HANS JURGEN’İN HOŞGÖRÜ BAHÇESİ
Menteşe Belediyesi, “Karabağlar Yaylasında Dört Mevsim Turizm” projesi ile Karabağlar’da turizmi başlatmak istiyor. Bu amaçla Güney Ege Kalkınma Ajansı (GEKA)’na yaptığı başvuru 100 yüz hibe desteği almayı hak kazandı.
Menteşe Belediyesi, Muğla Sıtkı Koçman Üniversitesi ve Muğla Karabağları Geliştirme ve Güzelleştirme Derneği ile GEKA arasındaki protokol geçten hafta imzalandı. Projenin fizibilite çalışması üç ay sürecek.
Menteşe Belediye Başkanı Bahattin Gümüş, projeye ilişkin yaptığı açıklamada, “Karabağlar Yaylasında kültür ve doğa turizminin yapılabilmesi, Karabağlar Yaylasının dört mevsim yerli ve yabancı turistlerin ilgi ve cazibe merkezi haline gelmesi, yerel halka sürdürülebilir ekonomik katkı ve istihdam sağlanması bakımından projemiz önem arz etmektedir. Menteşe bölgesinde alternatif turizm olanaklarının araştırılması ve teşvik edilmesi konusunda örnek teşkil edebilecek bir projeyi kazandırdık.” ifadelerini kullandı.
Bu haberin üzerinde bir hafta geçmişti ki; Menteşe Belediyesi’nin Karabağlar turizmine örnek model oluşturacak bir çaba objektiflerimize takıldı.
Örnek modeli Karabağlar Yaylası’nda kültür ve doğa turizmine yönelik bir Alman ailenin çabası oluşturdu.
Muğla kent merkezi sakinlerinin yakından tanıdığı, yıllar önce tarihî bir Muğla evini aslına uygun restore ederek korumacı Muğlalının takdirini kazanan ve bu haliyle “Bizim Hans” olarak tanınan Hans Jurgen, kendisine ait yayla evine getirdiği turistlere doğal ortamda tatil imkânı sunmaya başladı.
Jurgen’in yörenin özgün koşullarına uygun turizm modeli, birbirinin kopyası turizm anlayışının dışında.
Jurgen’in turizm modeli; beş yıldızın altında değil milyonlarca yıldızın altında yapılıyor.
Eli gökyüzüne uzanan, ayağı toprağa basan bu model Karabağlar Yaylası turizmi için seçkin ve ideal bir örneği oluşturuyor.
Turizmin bu türüne literatürde; Agro-turizm, Eko-turizm deniliyor.
Turizmin bu türü ile “deniz-güneş-kum” üçlemesine ve mahkûmiyetine alternatif oluşturuyor.
Peki Hans Jurgen, ne yapıyor?
Jurgen, Sece Yayla Evi’ne küçük gruplardan oluşan turistleri getiriyor ve onlara doğal ortamda bir tatil olanağı sunuyor.
Bu kapsamda Jurgen, bu hafta Avusturya’nın Rankweil şehrindeki bir okulun öğrencilerini misafir ediyor.
13 öğrenci ve bir öğretmenden oluşan Avusturyalı ekip, bir hafta boyunca Jurgen malikanesinin doğal ortamında, yaylanın flora ve faunasında belki de hiç bir yerde bulamayacakları bir yaşamın parçasına dönüşüyor.
Domatesi dalından kopararak yemenin keyfini çıkarıyor.
Gelen turiste bu doğal ortamı ve ekolojik imkanı kaç otel sağlıyor?
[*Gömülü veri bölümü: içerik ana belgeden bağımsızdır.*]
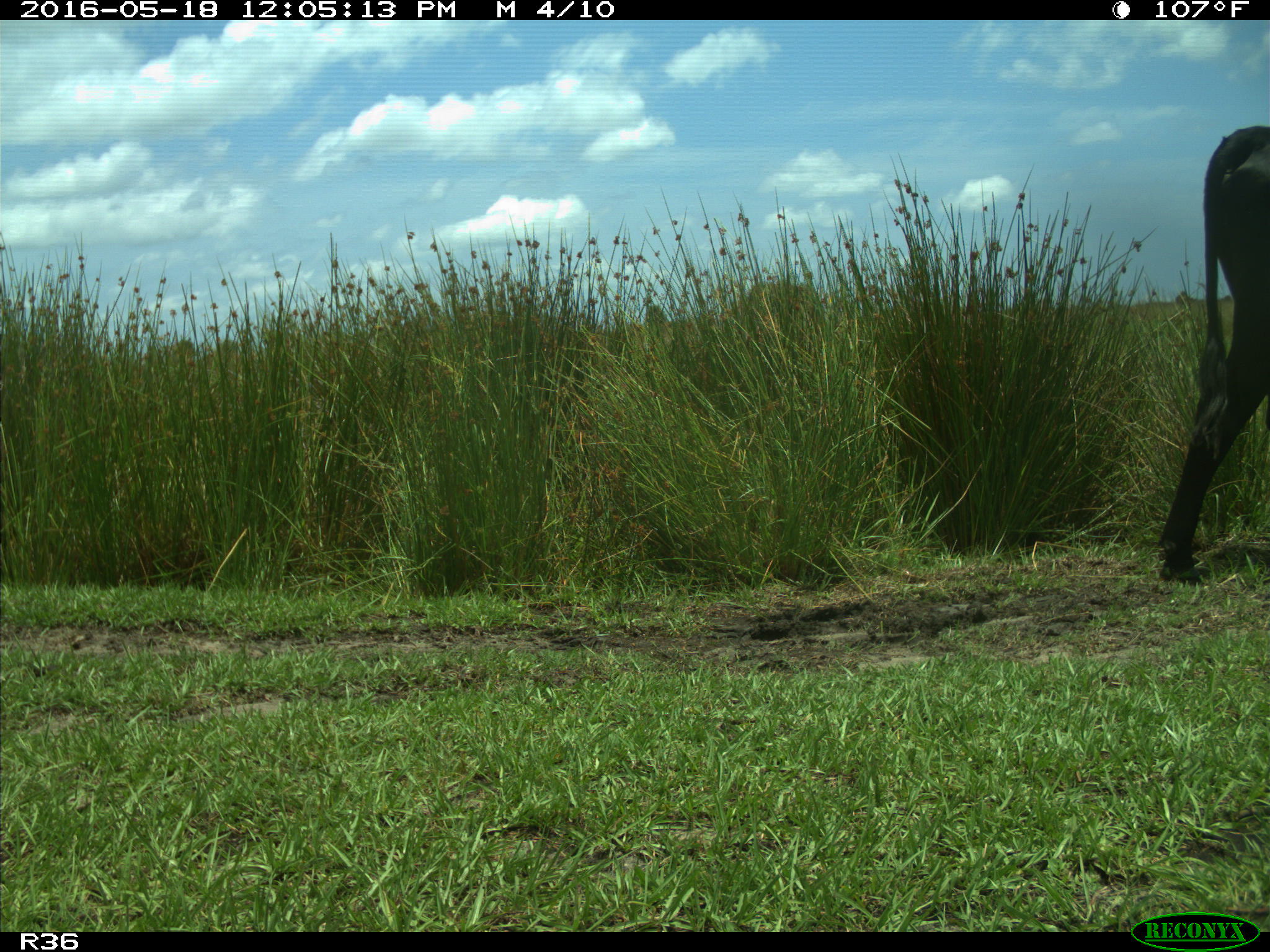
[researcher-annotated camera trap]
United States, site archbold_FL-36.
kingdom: Animalia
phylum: Chordata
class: Mammalia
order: Artiodactyla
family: Bovidae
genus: Bos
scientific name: Bos taurus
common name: domestic cow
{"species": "Bos taurus (domestic cow)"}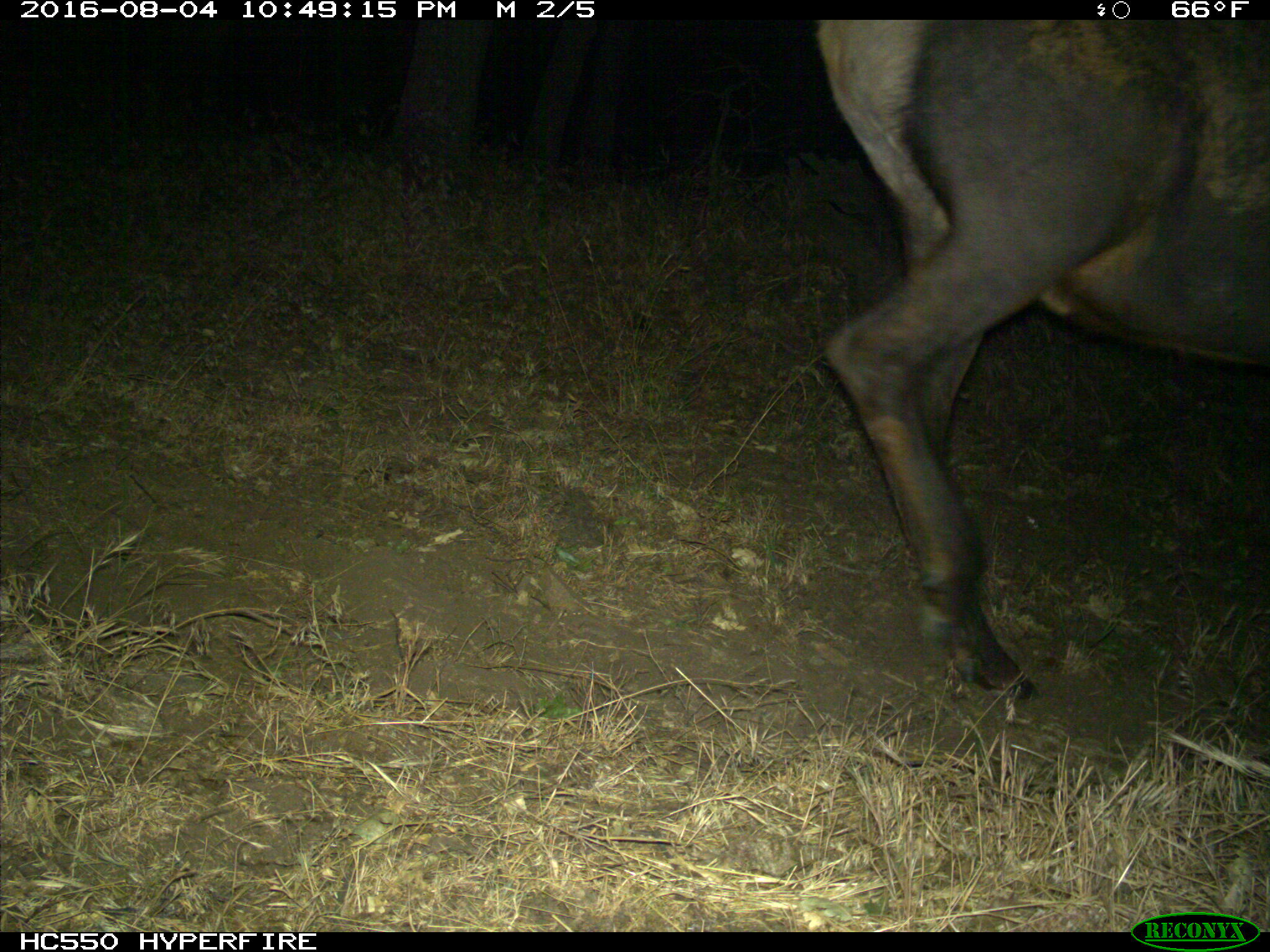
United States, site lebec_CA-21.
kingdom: Animalia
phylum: Chordata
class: Mammalia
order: Artiodactyla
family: Cervidae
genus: Cervus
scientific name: Cervus canadensis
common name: elk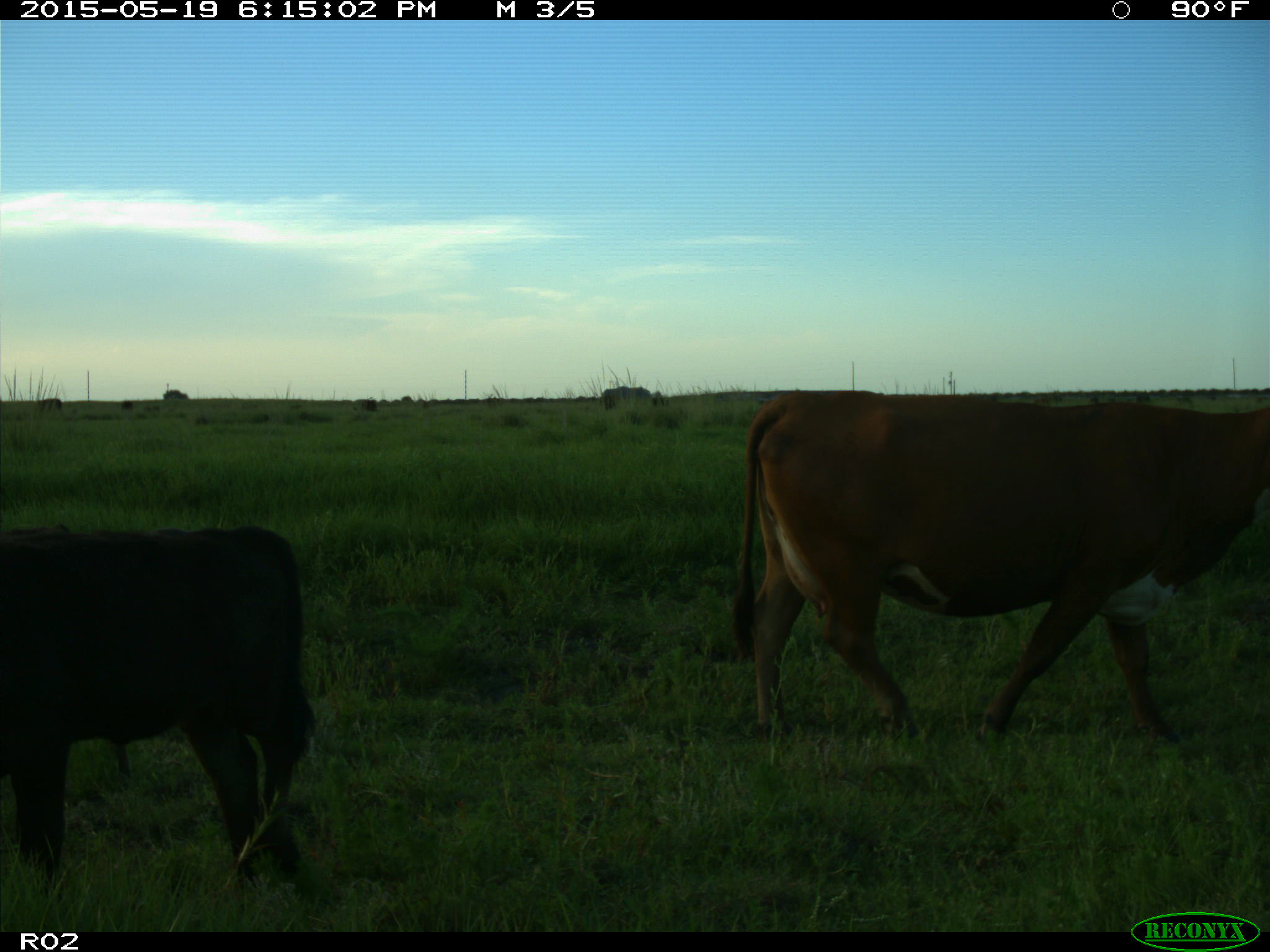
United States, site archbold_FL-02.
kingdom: Animalia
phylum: Chordata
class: Mammalia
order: Artiodactyla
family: Bovidae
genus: Bos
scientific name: Bos taurus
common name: domestic cow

Bilmiyoruz.
Bildiğimiz; “Karabağlar Yaylasında Dört Mevsim Turizm” projesinin paydaşları olan Menteşe Belediyesi, Muğla Sıtkı Koçman Üniversitesi, Muğla Karabağları Geliştirme ve Güzelleştirme Derneği ve GEKA’nın üç ay süreceği açıklanan fizibilite çalışmaları kapsamında Jurgen’in malikanesine uğrayarak ne olup bittiğine bakması gerekiyor…
Zira konuya yönelik fizibilitenin detaylarını Jurgen’in hoşgörü bahçesinde bulabileceklerini biliyoruz.
Koruma altındaki Karabağlar’da kendilerine ait arazilere lüks konutlar yapan, doğanın kendiliğinden oluşturduğu irimlerle yetinmeyip komşusuyla arasına taş duvar ören, dikenli tel çeken, binlerce yıllık flora fauna mirasını korumak yerine bahçesine havuz yaptırmayı zenginlikten sayanlar varsınlar yayla konforlarını arttırmaya devam etsinler.